__EXTRACT PROVIDED__.
<<<<
DH: I knew when I was five years old, I didn’t know there was anything wrong with it, but my mom who was just amazing, let me be whoever I wanted to be, she let me wear the costumes I wanted to wear at Halloween. So I didn’t realize a problem with it until I got into school, and I realized the things like sports, or PE, were not the things I wanted to do, I wanted to do musical theater and the arts, and I loved English class. The things that didn’t stimulate the other boys. So I always knew there was something different about me, I just didn’t know how to process that. I felt like something was wrong with me, I felt like I was broken when I was at school. So that was hard to process until I got out of high school, went to college, and was able to have my own space and make my own crowd.
JH: I hear ya on that, I was a punk kid, goth, combat boots, loved and collected music, who took dance and ballet for my gym credit in high school, and wondered why I was supposed to be like the other guys. Nuff said.
DH: Exactly, but coming from a young age, you are programmed to think you are supposed to fit in. Whatever creates fewer waves, don’t swim upstream. BUT, I turned out the complete opposite of that, I am loud, outspoken, opinionated, GAY, I’m an artist. It was nothing I was raised where this would have been a possibility. But its all the energy you attract in the frequencies that you put out there, that’s why I’ve been so able to maintain in life. But I’m also not delusional in knowing that I live in a bubble. I live in Los Angeles, and I know that there are kids out there in rural towns, that can’t experience this. So that’s why I’m loud, that’s why I sing songs like beautiful, and make videos with gay couples, and seen as the norm. I want those kids to get to that, and I want everyone to think they can fucking do that, so that everyone, not just the big celebrities and how many Instagram followers, but that everyone can make waves, see that, and realize we are human.
JH: Give “Shield” a shake, my daughters watched it, and said, “Yep he’s gay, he’s too hot to be straight”. I loved the video, powerful and great song. I saw your tattoos, but couldn’t read the one on your right arm. And the videography on that was wonderful, and well, its message is pretty upfront, makes sense, but what was that one on your right arm?
>>>>
__RECORD EXTRACTS__.
<<<<
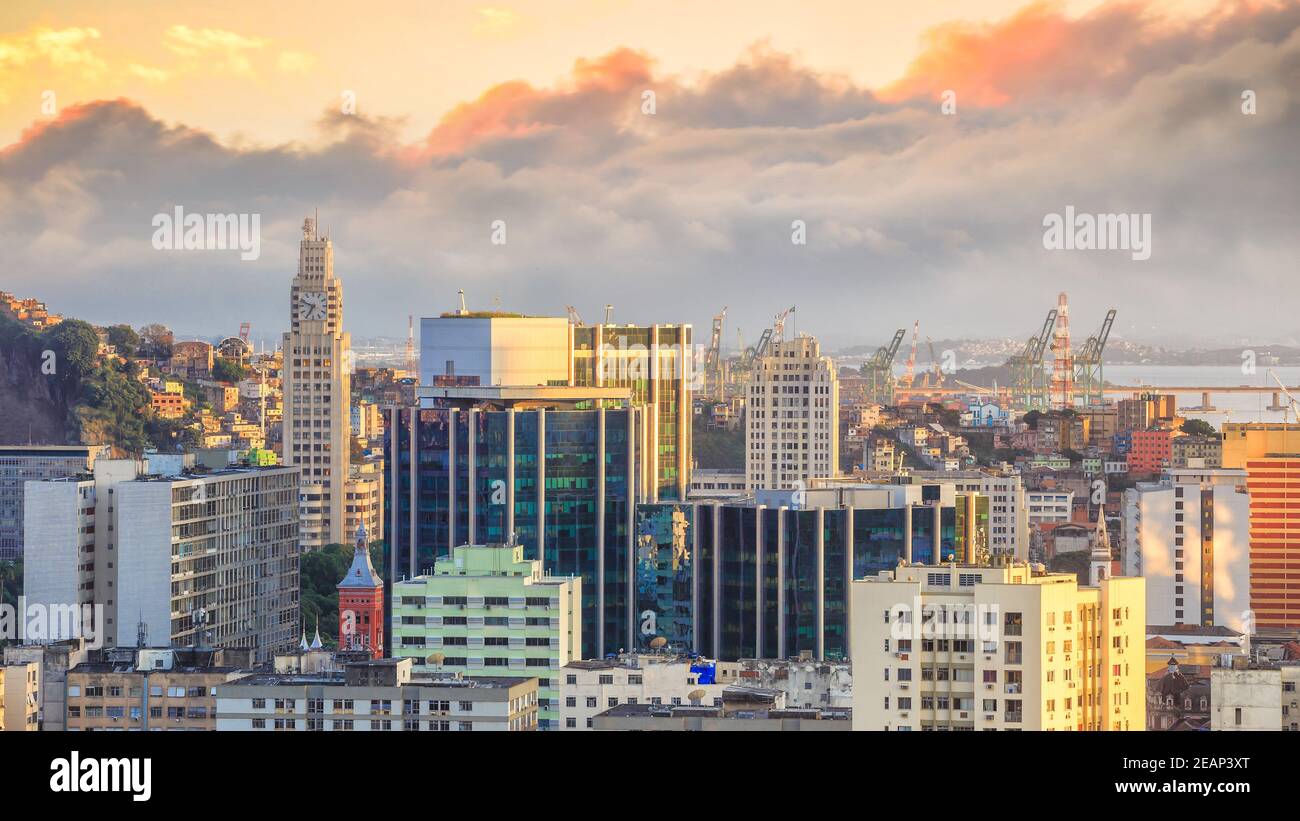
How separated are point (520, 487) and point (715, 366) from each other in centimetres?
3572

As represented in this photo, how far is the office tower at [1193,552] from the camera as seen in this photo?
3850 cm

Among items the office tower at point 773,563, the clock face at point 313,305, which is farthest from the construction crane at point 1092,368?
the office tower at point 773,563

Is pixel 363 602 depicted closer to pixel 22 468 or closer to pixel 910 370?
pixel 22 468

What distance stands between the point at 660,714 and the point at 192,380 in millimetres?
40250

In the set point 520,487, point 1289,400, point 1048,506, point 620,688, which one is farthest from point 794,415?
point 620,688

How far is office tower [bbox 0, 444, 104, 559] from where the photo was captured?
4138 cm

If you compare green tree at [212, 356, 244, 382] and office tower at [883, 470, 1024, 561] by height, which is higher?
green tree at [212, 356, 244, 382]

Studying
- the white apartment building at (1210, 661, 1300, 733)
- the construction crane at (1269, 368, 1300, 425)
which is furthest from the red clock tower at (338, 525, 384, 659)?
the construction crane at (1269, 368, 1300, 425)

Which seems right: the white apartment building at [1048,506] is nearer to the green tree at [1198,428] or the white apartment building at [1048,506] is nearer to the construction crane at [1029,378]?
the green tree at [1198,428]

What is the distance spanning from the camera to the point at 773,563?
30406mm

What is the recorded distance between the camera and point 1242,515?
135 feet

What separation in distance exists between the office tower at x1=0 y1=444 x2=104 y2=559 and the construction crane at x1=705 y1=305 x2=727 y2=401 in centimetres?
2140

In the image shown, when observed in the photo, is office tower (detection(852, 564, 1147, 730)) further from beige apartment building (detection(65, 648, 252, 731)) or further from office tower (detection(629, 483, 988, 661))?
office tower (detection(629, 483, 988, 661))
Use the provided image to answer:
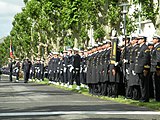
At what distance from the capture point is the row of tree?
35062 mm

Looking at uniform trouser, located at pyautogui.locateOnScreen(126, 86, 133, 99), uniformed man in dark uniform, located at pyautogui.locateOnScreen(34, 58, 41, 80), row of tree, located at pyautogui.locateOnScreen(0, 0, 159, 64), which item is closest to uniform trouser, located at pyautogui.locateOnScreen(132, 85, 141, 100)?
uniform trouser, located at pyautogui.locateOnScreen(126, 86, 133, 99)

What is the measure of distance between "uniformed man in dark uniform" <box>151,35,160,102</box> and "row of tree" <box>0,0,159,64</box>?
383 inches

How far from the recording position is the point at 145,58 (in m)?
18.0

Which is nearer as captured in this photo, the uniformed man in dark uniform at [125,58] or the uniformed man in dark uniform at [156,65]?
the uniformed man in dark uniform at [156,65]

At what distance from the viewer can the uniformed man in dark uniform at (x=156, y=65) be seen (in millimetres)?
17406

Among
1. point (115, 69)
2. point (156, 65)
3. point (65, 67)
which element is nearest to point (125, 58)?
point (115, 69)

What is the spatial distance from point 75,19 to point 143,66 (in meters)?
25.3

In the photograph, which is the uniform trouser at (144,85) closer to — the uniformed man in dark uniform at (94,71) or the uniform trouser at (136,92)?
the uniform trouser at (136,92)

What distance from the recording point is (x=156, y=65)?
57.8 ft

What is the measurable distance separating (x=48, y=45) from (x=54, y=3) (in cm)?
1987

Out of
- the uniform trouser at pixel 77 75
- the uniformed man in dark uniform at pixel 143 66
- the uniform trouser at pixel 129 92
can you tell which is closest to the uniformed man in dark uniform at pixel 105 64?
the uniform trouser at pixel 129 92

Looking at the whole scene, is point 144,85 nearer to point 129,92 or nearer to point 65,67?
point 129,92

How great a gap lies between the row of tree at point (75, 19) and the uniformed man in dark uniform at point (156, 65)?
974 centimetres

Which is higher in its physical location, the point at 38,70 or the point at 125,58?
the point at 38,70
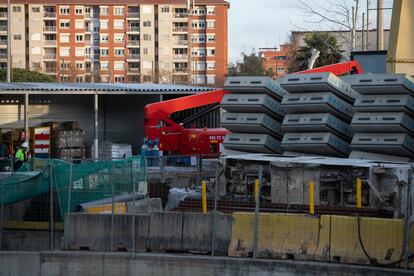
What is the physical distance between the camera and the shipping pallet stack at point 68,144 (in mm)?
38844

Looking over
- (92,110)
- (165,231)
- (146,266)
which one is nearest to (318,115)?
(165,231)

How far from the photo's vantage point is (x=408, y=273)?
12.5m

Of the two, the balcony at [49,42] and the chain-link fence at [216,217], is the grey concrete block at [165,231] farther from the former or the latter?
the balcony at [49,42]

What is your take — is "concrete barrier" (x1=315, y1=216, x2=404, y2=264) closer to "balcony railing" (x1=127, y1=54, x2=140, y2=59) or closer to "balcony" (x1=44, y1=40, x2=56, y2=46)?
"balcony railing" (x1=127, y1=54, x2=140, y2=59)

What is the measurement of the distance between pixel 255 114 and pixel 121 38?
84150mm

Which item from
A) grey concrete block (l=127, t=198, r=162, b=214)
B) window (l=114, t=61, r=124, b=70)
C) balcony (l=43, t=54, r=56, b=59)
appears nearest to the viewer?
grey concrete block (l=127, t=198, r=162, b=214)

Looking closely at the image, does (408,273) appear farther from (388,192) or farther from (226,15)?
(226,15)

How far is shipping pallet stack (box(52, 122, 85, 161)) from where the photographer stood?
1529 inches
>>>>
__WORK ITEM 1__. In the interview excerpt, why does DH say he is loud and makes videos showing gay couples as the norm? Answer in one to three sentences.
__WORK ITEM 2__. Copy the interview excerpt word for word, between "JH: I hear ya" and "guys. Nuff said.", inclusive.

__WRITTEN RESPONSE 1__. DH knows he lives in a bubble in Los Angeles, and that kids in rural towns can't experience that. He wants those kids to get there, and he wants everyone to see that they can make waves and realize we are human.

__WRITTEN RESPONSE 2__.
JH: I hear ya on that, I was a punk kid, goth, combat boots, loved and collected music, who took dance and ballet for my gym credit in high school, and wondered why I was supposed to be like the other guys. Nuff said.